### TASK DIRECTIONS
Reproduce each of the following entries line for line, omitting the pictures from your reproduction.
----- MATERIAL SHOWN -----
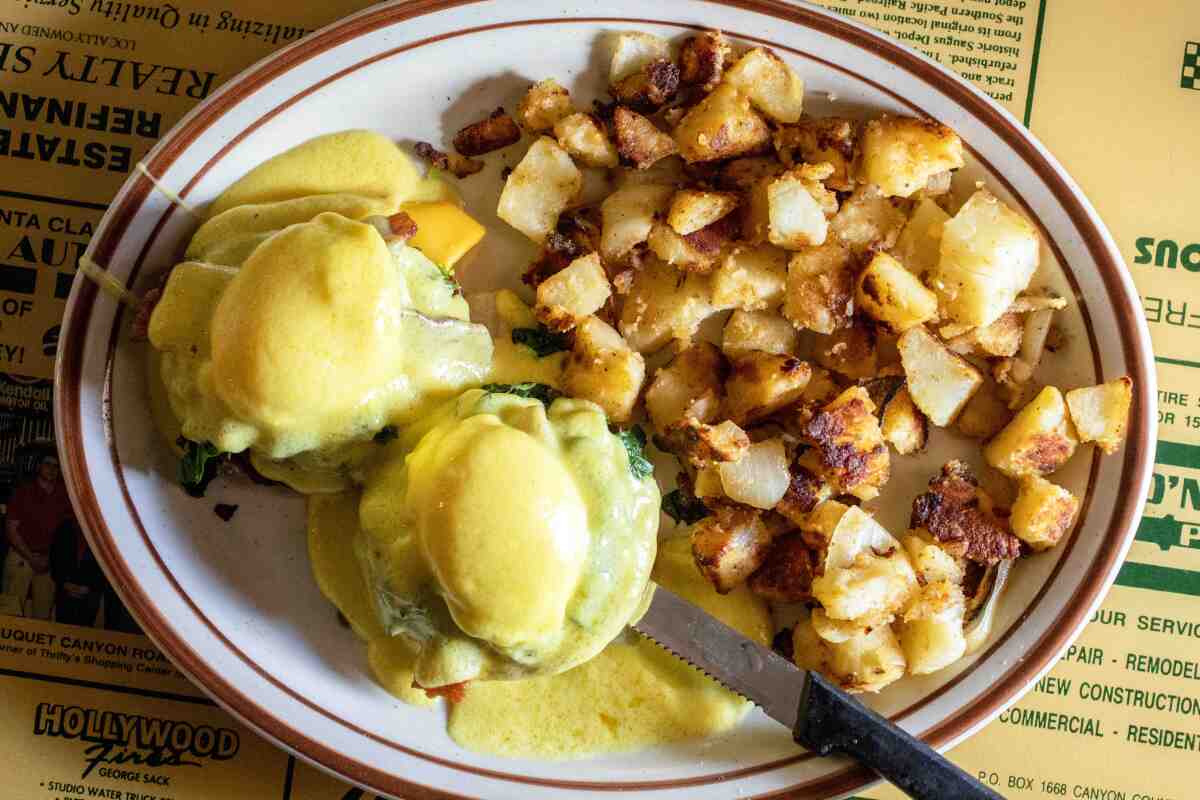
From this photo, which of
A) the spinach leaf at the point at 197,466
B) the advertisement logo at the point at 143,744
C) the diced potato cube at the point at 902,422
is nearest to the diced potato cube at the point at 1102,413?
the diced potato cube at the point at 902,422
-----
### ANSWER IN FULL
From this photo, which of
A) the spinach leaf at the point at 197,466
B) the advertisement logo at the point at 143,744
C) the diced potato cube at the point at 902,422
is nearest to the diced potato cube at the point at 1102,413?
the diced potato cube at the point at 902,422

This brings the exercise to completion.